Problem to work on -> Rewrite the rows below as a JSON list of strings, one string per line and no blank lines. Include only everything from the line containing "Based on distance" down to the end of the rows.

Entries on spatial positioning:
•••••
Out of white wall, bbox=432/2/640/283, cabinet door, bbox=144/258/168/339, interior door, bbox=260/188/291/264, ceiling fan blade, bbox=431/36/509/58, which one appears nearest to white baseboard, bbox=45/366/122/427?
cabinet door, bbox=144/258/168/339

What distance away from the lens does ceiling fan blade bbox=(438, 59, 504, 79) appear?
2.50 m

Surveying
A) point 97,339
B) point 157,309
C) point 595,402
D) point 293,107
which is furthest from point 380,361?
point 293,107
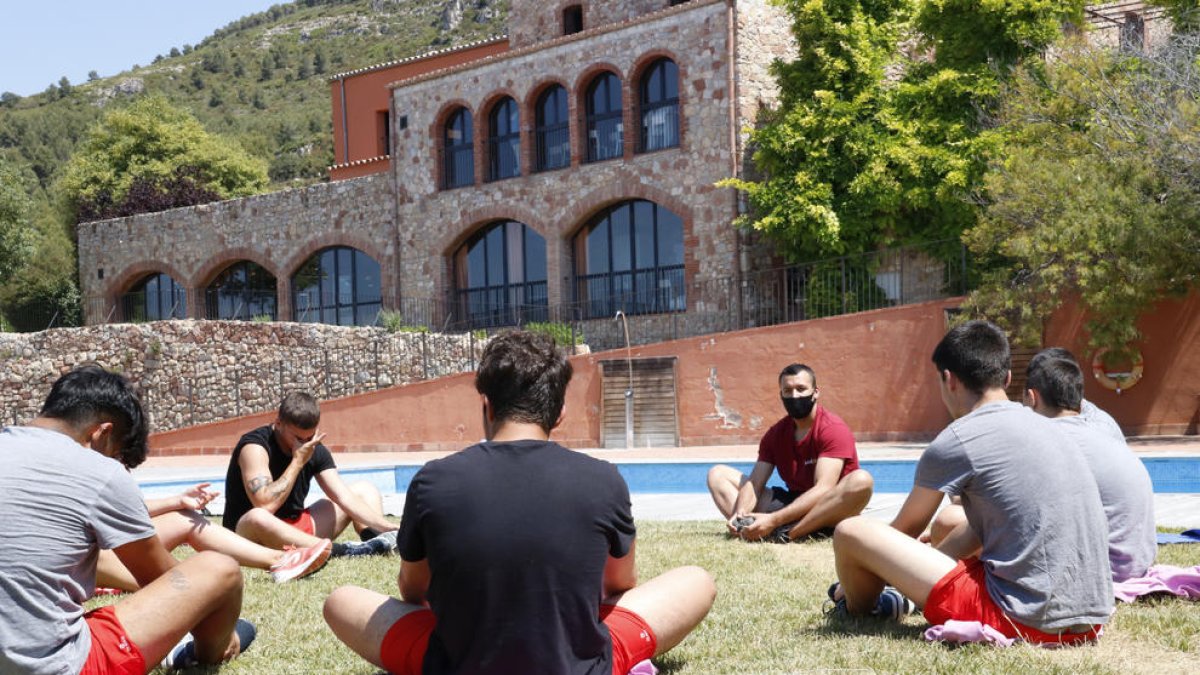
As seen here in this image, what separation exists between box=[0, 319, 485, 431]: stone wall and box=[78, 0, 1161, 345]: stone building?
240 centimetres

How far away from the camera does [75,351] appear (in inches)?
1015

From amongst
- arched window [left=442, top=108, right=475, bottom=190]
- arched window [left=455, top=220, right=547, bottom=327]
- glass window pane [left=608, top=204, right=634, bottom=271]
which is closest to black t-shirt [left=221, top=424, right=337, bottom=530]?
glass window pane [left=608, top=204, right=634, bottom=271]

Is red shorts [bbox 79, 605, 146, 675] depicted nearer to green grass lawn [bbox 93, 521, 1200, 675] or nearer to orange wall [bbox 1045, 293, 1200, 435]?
green grass lawn [bbox 93, 521, 1200, 675]

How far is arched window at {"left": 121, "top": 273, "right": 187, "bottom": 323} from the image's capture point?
30.8 m

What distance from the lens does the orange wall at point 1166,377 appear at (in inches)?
602

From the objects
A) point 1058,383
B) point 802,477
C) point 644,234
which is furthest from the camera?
point 644,234

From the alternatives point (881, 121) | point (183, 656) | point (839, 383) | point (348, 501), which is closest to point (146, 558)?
point (183, 656)

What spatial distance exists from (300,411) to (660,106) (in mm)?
16813

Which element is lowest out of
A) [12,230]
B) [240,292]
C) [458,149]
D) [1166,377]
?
[1166,377]

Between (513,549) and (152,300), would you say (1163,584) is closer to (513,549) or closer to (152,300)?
(513,549)

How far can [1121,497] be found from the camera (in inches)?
189

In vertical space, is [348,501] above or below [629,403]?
above

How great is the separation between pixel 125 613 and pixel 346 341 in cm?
2037

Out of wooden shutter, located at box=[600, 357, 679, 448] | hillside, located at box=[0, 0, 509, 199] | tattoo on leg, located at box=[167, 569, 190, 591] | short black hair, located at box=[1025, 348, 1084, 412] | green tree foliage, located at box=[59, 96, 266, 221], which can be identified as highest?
hillside, located at box=[0, 0, 509, 199]
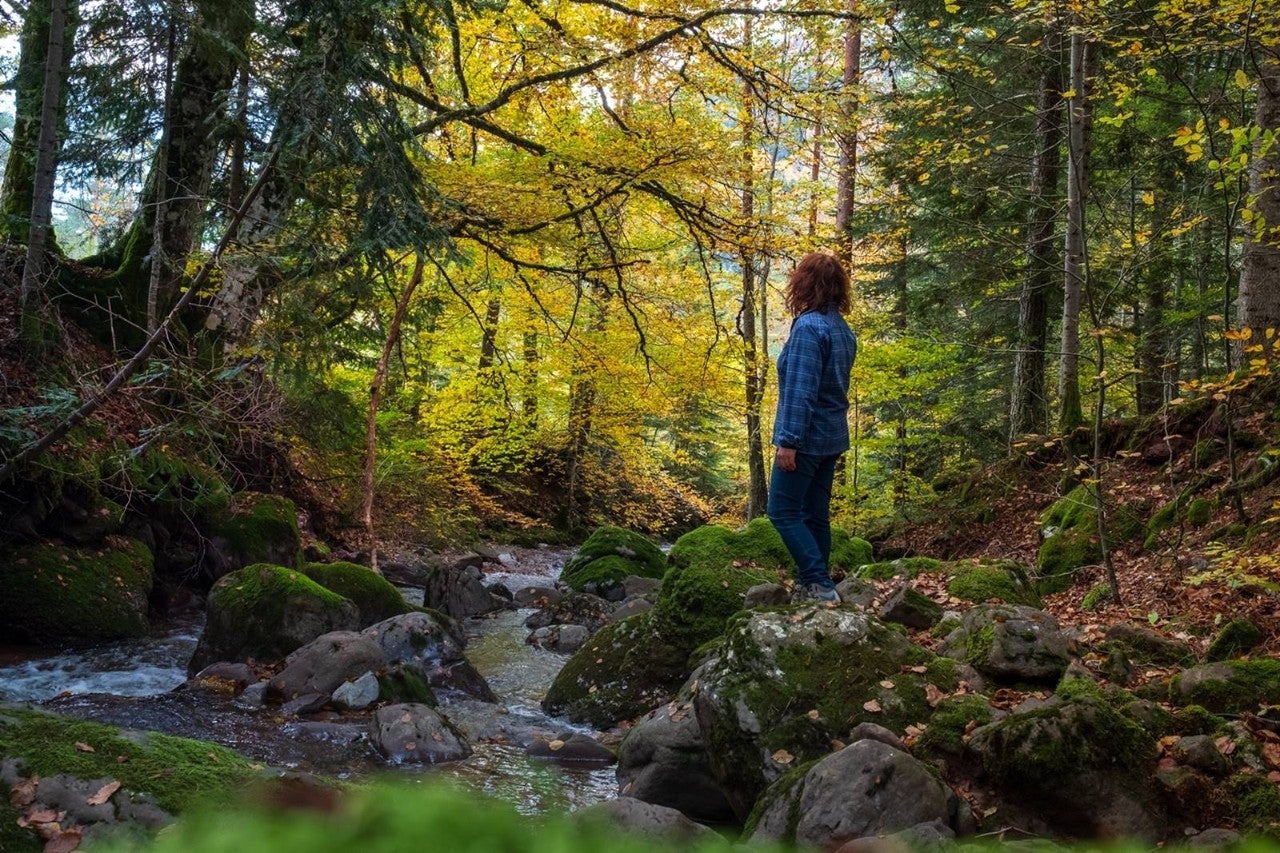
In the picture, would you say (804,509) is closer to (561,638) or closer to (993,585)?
(993,585)

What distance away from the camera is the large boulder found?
3555 mm

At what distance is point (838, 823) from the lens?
138 inches

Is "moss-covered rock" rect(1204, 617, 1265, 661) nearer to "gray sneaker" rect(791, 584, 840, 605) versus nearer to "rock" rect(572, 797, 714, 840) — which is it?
"gray sneaker" rect(791, 584, 840, 605)

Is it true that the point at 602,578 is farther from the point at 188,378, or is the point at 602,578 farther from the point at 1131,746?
the point at 1131,746

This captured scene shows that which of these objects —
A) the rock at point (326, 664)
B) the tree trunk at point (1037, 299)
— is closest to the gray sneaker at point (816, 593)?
the rock at point (326, 664)

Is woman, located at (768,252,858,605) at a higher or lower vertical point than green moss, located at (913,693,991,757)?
higher

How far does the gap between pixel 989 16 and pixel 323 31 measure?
9046 mm

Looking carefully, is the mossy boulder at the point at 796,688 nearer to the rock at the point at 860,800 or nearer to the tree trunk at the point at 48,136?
the rock at the point at 860,800

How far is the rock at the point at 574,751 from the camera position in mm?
6055

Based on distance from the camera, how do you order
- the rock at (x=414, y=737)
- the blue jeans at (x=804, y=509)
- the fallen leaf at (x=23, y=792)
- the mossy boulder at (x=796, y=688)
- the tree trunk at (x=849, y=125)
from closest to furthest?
the fallen leaf at (x=23, y=792) < the mossy boulder at (x=796, y=688) < the blue jeans at (x=804, y=509) < the rock at (x=414, y=737) < the tree trunk at (x=849, y=125)

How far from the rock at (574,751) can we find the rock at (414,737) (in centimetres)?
51

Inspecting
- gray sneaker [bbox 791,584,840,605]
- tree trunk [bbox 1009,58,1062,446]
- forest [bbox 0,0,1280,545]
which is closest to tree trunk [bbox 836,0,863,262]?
forest [bbox 0,0,1280,545]

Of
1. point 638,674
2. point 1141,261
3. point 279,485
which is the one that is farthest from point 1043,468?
point 279,485

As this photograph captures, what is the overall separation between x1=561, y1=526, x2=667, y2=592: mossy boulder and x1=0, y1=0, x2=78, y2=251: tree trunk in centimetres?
820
•••••
Answer to this task ->
[
  "Based on distance from the camera, how do you order",
  "- the rock at (x=414, y=737)",
  "- the blue jeans at (x=804, y=509)",
  "- the fallen leaf at (x=23, y=792)",
  "- the mossy boulder at (x=796, y=688)",
  "- the tree trunk at (x=849, y=125)",
  "from closest to furthest?",
  "the fallen leaf at (x=23, y=792) < the mossy boulder at (x=796, y=688) < the blue jeans at (x=804, y=509) < the rock at (x=414, y=737) < the tree trunk at (x=849, y=125)",
  "How far from the rock at (574,751) can we find the rock at (414,737) (in centimetres)?",
  "51",
  "Inspecting",
  "- gray sneaker [bbox 791,584,840,605]",
  "- tree trunk [bbox 1009,58,1062,446]",
  "- forest [bbox 0,0,1280,545]",
  "which is closest to tree trunk [bbox 836,0,863,262]?",
  "forest [bbox 0,0,1280,545]",
  "Of",
  "1. point 638,674",
  "2. point 1141,261",
  "3. point 279,485",
  "which is the one that is farthest from point 1043,468?",
  "point 279,485",
  "As this photograph captures, what is the overall separation between x1=561, y1=526, x2=667, y2=592: mossy boulder and x1=0, y1=0, x2=78, y2=251: tree trunk in centimetres?",
  "820"
]